*Brief*: Word for word, restate every entry that follows.

:::::

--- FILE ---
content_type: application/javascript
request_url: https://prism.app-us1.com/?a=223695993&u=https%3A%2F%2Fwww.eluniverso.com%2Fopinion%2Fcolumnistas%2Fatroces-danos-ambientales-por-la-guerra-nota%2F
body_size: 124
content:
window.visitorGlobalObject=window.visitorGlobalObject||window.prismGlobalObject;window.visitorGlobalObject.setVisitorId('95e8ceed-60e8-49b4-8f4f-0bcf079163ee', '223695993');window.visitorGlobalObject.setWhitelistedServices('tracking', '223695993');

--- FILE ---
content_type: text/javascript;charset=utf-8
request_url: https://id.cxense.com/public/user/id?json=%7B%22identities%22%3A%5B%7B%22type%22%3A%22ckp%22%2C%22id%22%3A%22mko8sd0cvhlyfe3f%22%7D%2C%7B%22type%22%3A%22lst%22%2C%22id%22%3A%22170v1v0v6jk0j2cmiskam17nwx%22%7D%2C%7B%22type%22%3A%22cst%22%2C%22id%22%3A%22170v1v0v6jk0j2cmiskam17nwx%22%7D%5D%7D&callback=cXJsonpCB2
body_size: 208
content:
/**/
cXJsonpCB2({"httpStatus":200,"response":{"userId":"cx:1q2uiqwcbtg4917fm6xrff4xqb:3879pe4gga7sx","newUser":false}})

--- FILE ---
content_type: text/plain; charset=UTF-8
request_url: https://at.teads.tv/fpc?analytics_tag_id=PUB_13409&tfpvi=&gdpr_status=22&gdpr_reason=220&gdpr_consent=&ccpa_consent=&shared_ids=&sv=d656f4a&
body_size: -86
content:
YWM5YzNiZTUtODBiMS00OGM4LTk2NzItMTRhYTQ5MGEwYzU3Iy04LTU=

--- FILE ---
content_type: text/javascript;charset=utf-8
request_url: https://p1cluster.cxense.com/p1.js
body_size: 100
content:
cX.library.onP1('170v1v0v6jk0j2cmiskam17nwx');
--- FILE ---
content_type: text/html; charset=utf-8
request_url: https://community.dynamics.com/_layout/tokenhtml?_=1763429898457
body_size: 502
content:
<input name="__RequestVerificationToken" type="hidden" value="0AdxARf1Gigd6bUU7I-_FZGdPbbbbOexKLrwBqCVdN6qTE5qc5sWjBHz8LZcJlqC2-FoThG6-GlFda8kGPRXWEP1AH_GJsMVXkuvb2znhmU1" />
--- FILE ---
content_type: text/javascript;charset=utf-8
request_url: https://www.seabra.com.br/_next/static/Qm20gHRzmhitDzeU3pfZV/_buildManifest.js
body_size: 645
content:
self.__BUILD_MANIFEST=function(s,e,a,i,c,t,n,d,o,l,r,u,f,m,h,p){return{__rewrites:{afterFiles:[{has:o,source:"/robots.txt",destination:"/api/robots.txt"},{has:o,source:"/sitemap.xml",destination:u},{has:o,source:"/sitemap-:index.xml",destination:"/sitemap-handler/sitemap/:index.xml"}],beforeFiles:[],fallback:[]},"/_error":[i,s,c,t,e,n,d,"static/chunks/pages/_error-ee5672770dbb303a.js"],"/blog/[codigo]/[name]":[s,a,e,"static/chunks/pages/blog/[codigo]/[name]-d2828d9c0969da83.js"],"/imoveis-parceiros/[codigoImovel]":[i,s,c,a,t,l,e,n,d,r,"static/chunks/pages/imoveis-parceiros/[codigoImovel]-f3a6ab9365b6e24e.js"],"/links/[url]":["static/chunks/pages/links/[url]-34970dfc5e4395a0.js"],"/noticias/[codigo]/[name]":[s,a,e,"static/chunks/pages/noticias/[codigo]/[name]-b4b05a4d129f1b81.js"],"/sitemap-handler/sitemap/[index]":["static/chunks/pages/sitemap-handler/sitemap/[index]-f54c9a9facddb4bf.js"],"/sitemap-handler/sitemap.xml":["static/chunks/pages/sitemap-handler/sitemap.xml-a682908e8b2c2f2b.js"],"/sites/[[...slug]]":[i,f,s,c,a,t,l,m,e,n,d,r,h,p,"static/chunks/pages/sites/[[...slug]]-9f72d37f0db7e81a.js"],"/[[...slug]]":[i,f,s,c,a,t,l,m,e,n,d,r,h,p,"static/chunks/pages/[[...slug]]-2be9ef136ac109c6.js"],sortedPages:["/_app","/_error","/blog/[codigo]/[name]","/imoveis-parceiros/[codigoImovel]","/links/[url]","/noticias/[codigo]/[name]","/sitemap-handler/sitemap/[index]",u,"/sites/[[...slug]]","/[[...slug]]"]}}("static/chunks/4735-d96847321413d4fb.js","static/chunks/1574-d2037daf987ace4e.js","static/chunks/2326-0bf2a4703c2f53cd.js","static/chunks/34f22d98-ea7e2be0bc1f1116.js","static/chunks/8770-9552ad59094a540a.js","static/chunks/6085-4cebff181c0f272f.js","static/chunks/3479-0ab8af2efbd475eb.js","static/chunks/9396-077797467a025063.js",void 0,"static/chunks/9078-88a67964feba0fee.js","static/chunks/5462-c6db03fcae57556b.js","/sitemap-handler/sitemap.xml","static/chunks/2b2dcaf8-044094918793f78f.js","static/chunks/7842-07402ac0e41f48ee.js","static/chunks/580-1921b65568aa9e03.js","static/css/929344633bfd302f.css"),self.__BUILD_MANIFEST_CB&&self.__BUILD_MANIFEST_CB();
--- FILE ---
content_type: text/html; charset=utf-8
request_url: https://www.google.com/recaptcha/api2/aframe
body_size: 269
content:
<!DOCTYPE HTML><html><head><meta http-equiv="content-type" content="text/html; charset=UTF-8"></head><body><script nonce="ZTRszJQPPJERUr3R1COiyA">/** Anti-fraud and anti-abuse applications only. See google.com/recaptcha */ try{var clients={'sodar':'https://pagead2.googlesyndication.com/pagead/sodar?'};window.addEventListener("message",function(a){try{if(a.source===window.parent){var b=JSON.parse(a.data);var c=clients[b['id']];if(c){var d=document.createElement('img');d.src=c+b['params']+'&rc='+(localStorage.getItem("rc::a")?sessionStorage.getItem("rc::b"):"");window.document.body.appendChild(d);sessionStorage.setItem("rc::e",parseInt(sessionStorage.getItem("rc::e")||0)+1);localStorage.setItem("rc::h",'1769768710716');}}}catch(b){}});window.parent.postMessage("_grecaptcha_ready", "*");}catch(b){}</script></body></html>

:::::

*Solution to the problem*:
--- FILE ---
content_type: application/javascript
request_url: https://prism.app-us1.com/?a=223695993&u=https%3A%2F%2Fwww.eluniverso.com%2Fopinion%2Fcolumnistas%2Fatroces-danos-ambientales-por-la-guerra-nota%2F
body_size: 124
content:
window.visitorGlobalObject=window.visitorGlobalObject||window.prismGlobalObject;window.visitorGlobalObject.setVisitorId('95e8ceed-60e8-49b4-8f4f-0bcf079163ee', '223695993');window.visitorGlobalObject.setWhitelistedServices('tracking', '223695993');

--- FILE ---
content_type: text/javascript;charset=utf-8
request_url: https://id.cxense.com/public/user/id?json=%7B%22identities%22%3A%5B%7B%22type%22%3A%22ckp%22%2C%22id%22%3A%22mko8sd0cvhlyfe3f%22%7D%2C%7B%22type%22%3A%22lst%22%2C%22id%22%3A%22170v1v0v6jk0j2cmiskam17nwx%22%7D%2C%7B%22type%22%3A%22cst%22%2C%22id%22%3A%22170v1v0v6jk0j2cmiskam17nwx%22%7D%5D%7D&callback=cXJsonpCB2
body_size: 208
content:
/**/
cXJsonpCB2({"httpStatus":200,"response":{"userId":"cx:1q2uiqwcbtg4917fm6xrff4xqb:3879pe4gga7sx","newUser":false}})

--- FILE ---
content_type: text/plain; charset=UTF-8
request_url: https://at.teads.tv/fpc?analytics_tag_id=PUB_13409&tfpvi=&gdpr_status=22&gdpr_reason=220&gdpr_consent=&ccpa_consent=&shared_ids=&sv=d656f4a&
body_size: -86
content:
YWM5YzNiZTUtODBiMS00OGM4LTk2NzItMTRhYTQ5MGEwYzU3Iy04LTU=

--- FILE ---
content_type: text/javascript;charset=utf-8
request_url: https://p1cluster.cxense.com/p1.js
body_size: 100
content:
cX.library.onP1('170v1v0v6jk0j2cmiskam17nwx');
--- FILE ---
content_type: text/html; charset=utf-8
request_url: https://community.dynamics.com/_layout/tokenhtml?_=1763429898457
body_size: 502
content:
<input name="__RequestVerificationToken" type="hidden" value="0AdxARf1Gigd6bUU7I-_FZGdPbbbbOexKLrwBqCVdN6qTE5qc5sWjBHz8LZcJlqC2-FoThG6-GlFda8kGPRXWEP1AH_GJsMVXkuvb2znhmU1" />
--- FILE ---
content_type: text/javascript;charset=utf-8
request_url: https://www.seabra.com.br/_next/static/Qm20gHRzmhitDzeU3pfZV/_buildManifest.js
body_size: 645
content:
self.__BUILD_MANIFEST=function(s,e,a,i,c,t,n,d,o,l,r,u,f,m,h,p){return{__rewrites:{afterFiles:[{has:o,source:"/robots.txt",destination:"/api/robots.txt"},{has:o,source:"/sitemap.xml",destination:u},{has:o,source:"/sitemap-:index.xml",destination:"/sitemap-handler/sitemap/:index.xml"}],beforeFiles:[],fallback:[]},"/_error":[i,s,c,t,e,n,d,"static/chunks/pages/_error-ee5672770dbb303a.js"],"/blog/[codigo]/[name]":[s,a,e,"static/chunks/pages/blog/[codigo]/[name]-d2828d9c0969da83.js"],"/imoveis-parceiros/[codigoImovel]":[i,s,c,a,t,l,e,n,d,r,"static/chunks/pages/imoveis-parceiros/[codigoImovel]-f3a6ab9365b6e24e.js"],"/links/[url]":["static/chunks/pages/links/[url]-34970dfc5e4395a0.js"],"/noticias/[codigo]/[name]":[s,a,e,"static/chunks/pages/noticias/[codigo]/[name]-b4b05a4d129f1b81.js"],"/sitemap-handler/sitemap/[index]":["static/chunks/pages/sitemap-handler/sitemap/[index]-f54c9a9facddb4bf.js"],"/sitemap-handler/sitemap.xml":["static/chunks/pages/sitemap-handler/sitemap.xml-a682908e8b2c2f2b.js"],"/sites/[[...slug]]":[i,f,s,c,a,t,l,m,e,n,d,r,h,p,"static/chunks/pages/sites/[[...slug]]-9f72d37f0db7e81a.js"],"/[[...slug]]":[i,f,s,c,a,t,l,m,e,n,d,r,h,p,"static/chunks/pages/[[...slug]]-2be9ef136ac109c6.js"],sortedPages:["/_app","/_error","/blog/[codigo]/[name]","/imoveis-parceiros/[codigoImovel]","/links/[url]","/noticias/[codigo]/[name]","/sitemap-handler/sitemap/[index]",u,"/sites/[[...slug]]","/[[...slug]]"]}}("static/chunks/4735-d96847321413d4fb.js","static/chunks/1574-d2037daf987ace4e.js","static/chunks/2326-0bf2a4703c2f53cd.js","static/chunks/34f22d98-ea7e2be0bc1f1116.js","static/chunks/8770-9552ad59094a540a.js","static/chunks/6085-4cebff181c0f272f.js","static/chunks/3479-0ab8af2efbd475eb.js","static/chunks/9396-077797467a025063.js",void 0,"static/chunks/9078-88a67964feba0fee.js","static/chunks/5462-c6db03fcae57556b.js","/sitemap-handler/sitemap.xml","static/chunks/2b2dcaf8-044094918793f78f.js","static/chunks/7842-07402ac0e41f48ee.js","static/chunks/580-1921b65568aa9e03.js","static/css/929344633bfd302f.css"),self.__BUILD_MANIFEST_CB&&self.__BUILD_MANIFEST_CB();
--- FILE ---
content_type: text/html; charset=utf-8
request_url: https://www.google.com/recaptcha/api2/aframe
body_size: 269
content:
<!DOCTYPE HTML><html><head><meta http-equiv="content-type" content="text/html; charset=UTF-8"></head><body><script nonce="ZTRszJQPPJERUr3R1COiyA">/** Anti-fraud and anti-abuse applications only. See google.com/recaptcha */ try{var clients={'sodar':'https://pagead2.googlesyndication.com/pagead/sodar?'};window.addEventListener("message",function(a){try{if(a.source===window.parent){var b=JSON.parse(a.data);var c=clients[b['id']];if(c){var d=document.createElement('img');d.src=c+b['params']+'&rc='+(localStorage.getItem("rc::a")?sessionStorage.getItem("rc::b"):"");window.document.body.appendChild(d);sessionStorage.setItem("rc::e",parseInt(sessionStorage.getItem("rc::e")||0)+1);localStorage.setItem("rc::h",'1769768710716');}}}catch(b){}});window.parent.postMessage("_grecaptcha_ready", "*");}catch(b){}</script></body></html>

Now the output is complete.